### What you should do
Extend the piece on divine immutability with the next passage, picking up after its final sentence.

### Page extract
· · · · ·
It’s amazing to me to see how easy it is to claim to be biblical, yet not embrace its cosmology, its theology or any of its other “ologies”, but adopt a Greek worldview and in turn interpret the Bible to fit this.

One such example is our view of God (or as it has been called “theology” or better yet “proper theology”). Aside from the overtly Greek terminology and notion of “omni” used to talk about God (omni-present, omni-potent, etc.), the Aristotelian concept of God in particular has had the deepest and most enduring impact on Christian Theology to this very day: God does not change (“Unmoved mover”) .

Since this is not the place for an in depth analysis I’ll just make some observations and comments.

The issue I personally have with the idea of a God who does not change (in theology, God’s immutability) is that it does not hold water in light of biblical revelation. Now I know that for some reading this makes them laugh. They would say that precisely because of the Bible they are compelled to embrace this concept. Isn’t the Bible pretty clear that God does not change, that He is the same, yesterday, today and tomorrow? etc, etc,. To those I just want to say: don’t forget those passages where God is clearly changing (Exodus 32:12; Jeremiah 26:2-3, 12-13; to name just a few). I know… I know those biblical passages that speak of God’s unchangeableness. When looked at in their proper context, though, it becomes apparent they don’t depict the Aristotelian God, but a God who does not change in the sense that He is not restricted or bound by the laws and principles our universe works by (hence, miracles maybe super-natural for us, but for God they are as natural as anything else He created).

    • The God of the Bible is not a transcendent, static, distant, uninvolved God; on the contrary He is very intimately involved in His creation. The Bible does not paint the image of a God who created the universe and once set in motion has removed Himself from it. Sadly, many Christians look at the universe in this light and accept, without much thought, a naturalistic view of the universe whereby it is sustained by some intrinsic laws that supposedly governs it. The biblical narrative depicts a God who actively sustains His creation to the most minuscule particle.

    • In the Bible story I don’t find a God who’s made up His mind well before creation in eternity past and is unaffected (unmoved) and firm in that. On the contrary I see a God who interacts so deeply with people, His image bearers, that in His love He’s willing to accommodate and yes, change. The Scriptures don’t present God as a puppeteer and we are just puppets. It is more of a dance in which both parties have a say into each other’s rhythm and moves. We are working with God and God is working with us.
· · · · ·
### Given information

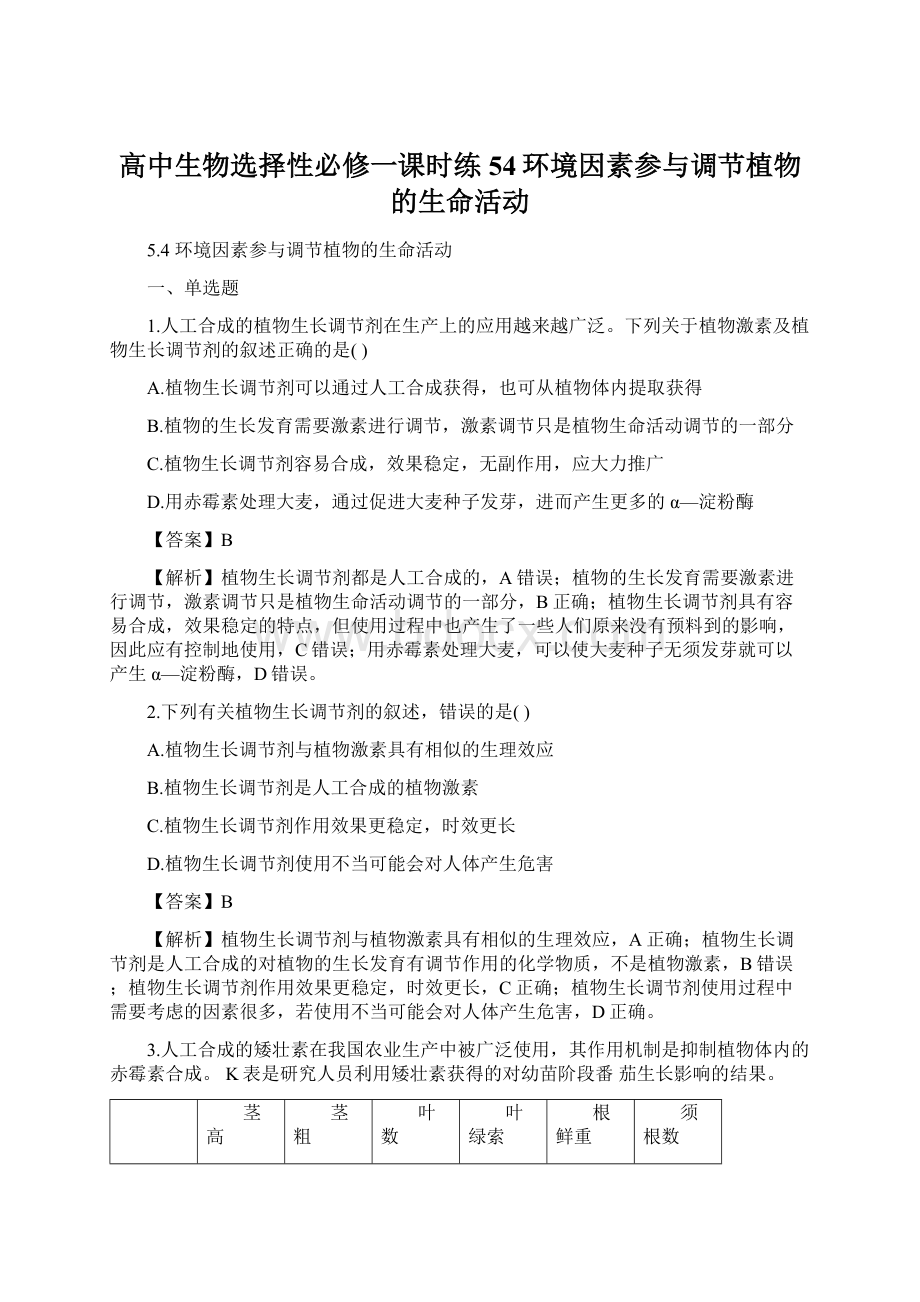 高中生物选择性必修一课时练54环境因素参与调节植物的生命活动Word文件下载.docx_第1页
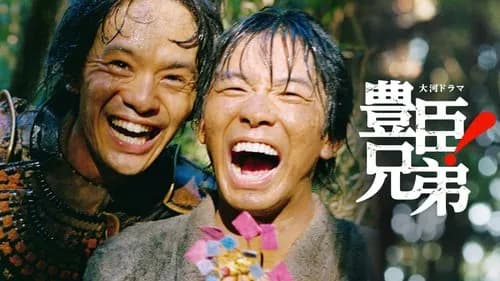 【悲報】バカ「大河ドラマは戦国と幕末しか受けない」←これｗｗｗｗｗｗｗｗｗｗ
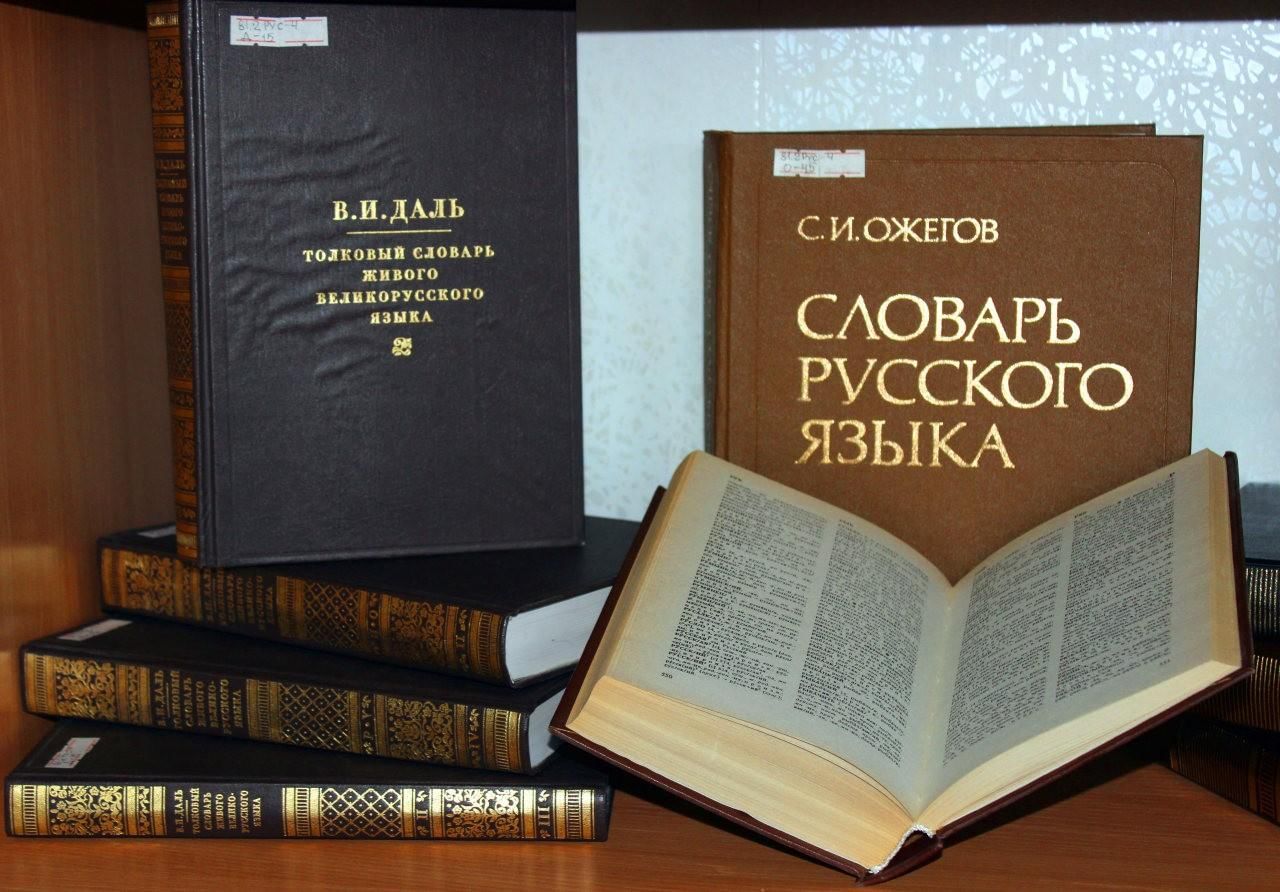 Русское слово фото. Русский язык. Я русский. Родной язык и литература. Современный русский язык.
· · · · ·
### Expected output
Now this would be all fine had we not been exposed and bought into the Aristotelian concept of God. Aristotle was a profound thinker and used brilliant logics. Since we value logics to asses reality it is very hard to resist embracing his view of God. So to do that and, ironically, still be biblical, Christian theologians through the ages have come up with various hybrid notions (or call it doctrine) of God whereby He can be unchanging (Aristotle God) and yet change (biblical God). Now trying to grasp how exactly God is outside of our realm of experience (His essence or sorts) has little if any value for us. Really! Our concern should be our view of God as we know Him and He has made Himself known to us in our human experience. Otherwise we’re attempting to step beyond our territory. Do we really need to go there to validate our own trust in Him? Deuteronomy 29:29 is pretty clear: “The secret things belong to the LORD our God, but the things revealed belong to us”. Has He not shown himself clear enough and is He not doing plenty to earn our trust? We trust and believe in God not because He is unchanging and so we can depend on Him. We trust God as a response to His amazing love He has and continues to shower us with.

    God doesn’t have to pass our qualifications for Him to be God. He is God after all! He exists outside of our metaphysical constructs.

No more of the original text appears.